§ **How to complete this task**
In the Point Blank text below, which crime group leaders does Walker force Reese to name?

§ **Text block**
Point Blank is a 1967 American crime movie directed by John Boorman. It stars Lee Marvin and includes Angie Dickinson, Keenan Wynn, and Carroll O'Connor in supporting roles. The film is based on the 1962 crime story book The Hunter, which is the first book in the Parker series written by Donald E. Westlake under the name Richard Stark. Boorman directed the movie because Marvin asked him to, and Marvin helped shape how the movie was made. In 1967, the film earned more than $9 million from movie showings. Over time, it became a cult classic, meaning many people now greatly enjoy and admire it. Film historian David Thomson praised the movie. In 2016, Point Blank was considered important for its culture, history, or art by the United States Library of Congress. It was chosen to be kept in the National Film Registry for preservation.
Plot
Walker works with his friend Mal Reese to steal money from a large crime group. They attack a courier on the empty island of Alcatraz. After counting the stolen money, Reese shoots Walker, leaving him for dead. Reese takes the money and Walker’s wife, Lynne. Walker recovers and, with help from a mysterious man named Yost, begins searching for Reese to get his share of the money, $93,000. Reese used all the money to pay back a debt to a crime group called “The Organization.” Walker goes to Los Angeles and shoots bullets into Lynne’s bed, only to find Reese has already left. Lynne becomes very sad and later dies from taking too many sleeping pills.
Walker asks a car dealer named Stegman for information. He breaks a new car and scares Stegman until Stegman reveals Reese is with Walker’s sister-in-law, Chris. Walker breaks into Chris’s home and learns she dislikes Reese and admires Walker. She agrees to help by having a romantic meeting with Reese in his heavily protected apartment, where she will unlock a door for Walker. Walker ties up men in an apartment across from the penthouse and calls the police to create a distraction, allowing him to enter the penthouse.
With a gun to Reese’s head, Walker forces him to reveal the names of his crime group leaders—Carter, Brewster, and Fairfax—so Walker can get his money back. He then drags Reese, wrapped in a bedsheet, to a balcony and tells him both will meet Carter. A bodyguard turns on the lights in the room they left, startling Walker. He pulls back, still holding Reese by the bedsheet. Reese, also pulling back, accidentally falls off the balcony and dies. Walker watches him fall.
Walker later confronts Carter for his money but is tricked into a trap. A sniper is hired to kill him during a money pickup in Los Angeles. Walker suspects a trap and makes Carter retrieve the money instead. Carter and Stegman are both shot, but the sniper leaves. Walker opens the money package and finds only blank paper.
Yost takes Walker to a house owned by Brewster. Walker visits Chris, whose apartment has been destroyed by The Organization. He brings Chris to Brewster’s home, claiming it is safer. While waiting for Brewster, Chris hits and slaps Walker, who does not defend himself. She leaves the room. Walker later finds Chris in the kitchen, where she turns on appliances and mocks him. They argue, then share a romantic moment and sleep together. The next day, Brewster returns and is attacked by Walker, who demands his money. Walker forces Brewster to call Fairfax, but Fairfax refuses to pay. Brewster says the only available cash is in San Francisco and explains, “The drop has changed, but the run is still the same.”

§ **Data block**
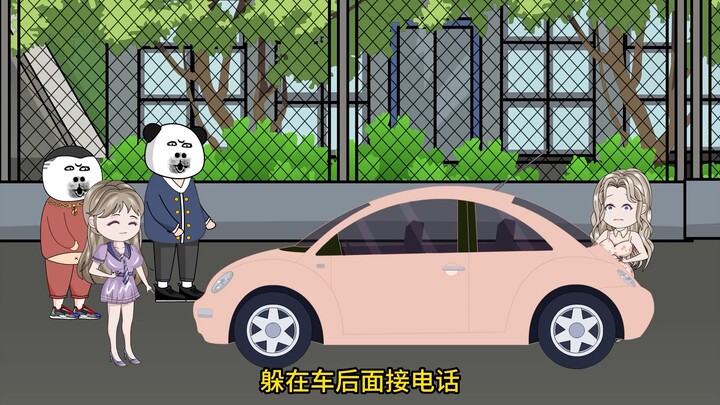 第七集：女朋友竟然是自己班主任的前女友？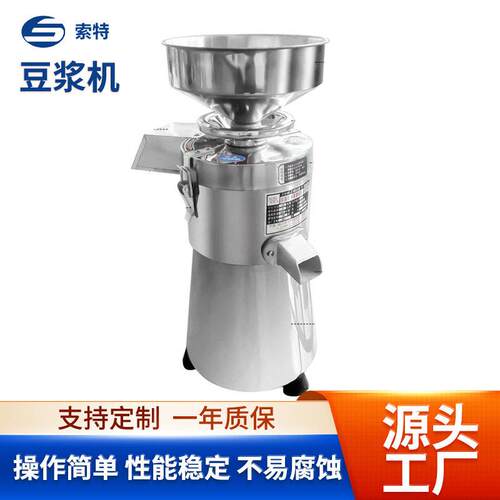 商用渣浆分离豆浆机早餐店豆腐磨浆机全自动渣浆分离大容量豆浆机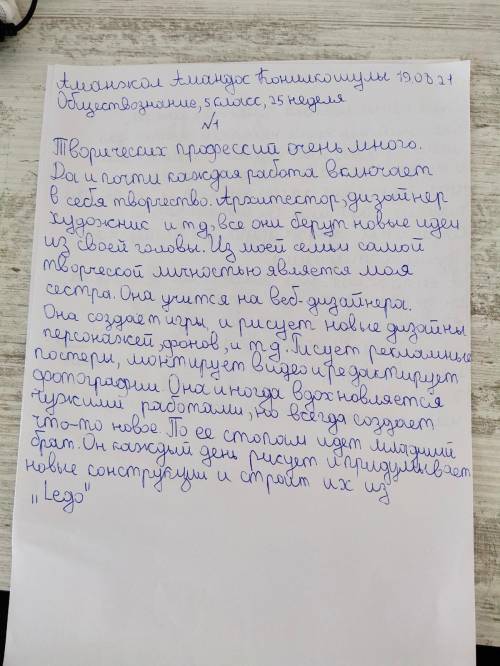 Задание 2. Прочитайте стихотворение Р. Сефа «Странное дело». Подумайте, почему сапожника называли ху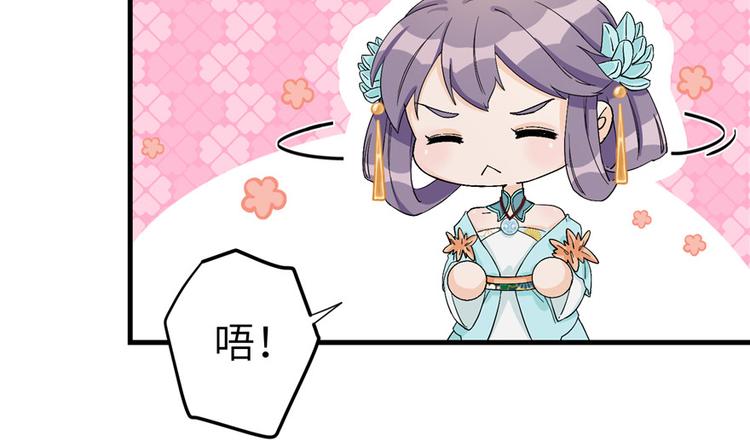 第32话 破碎的童话梦12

§ **Result of the task**
Carter, Brewster, and Fairfax.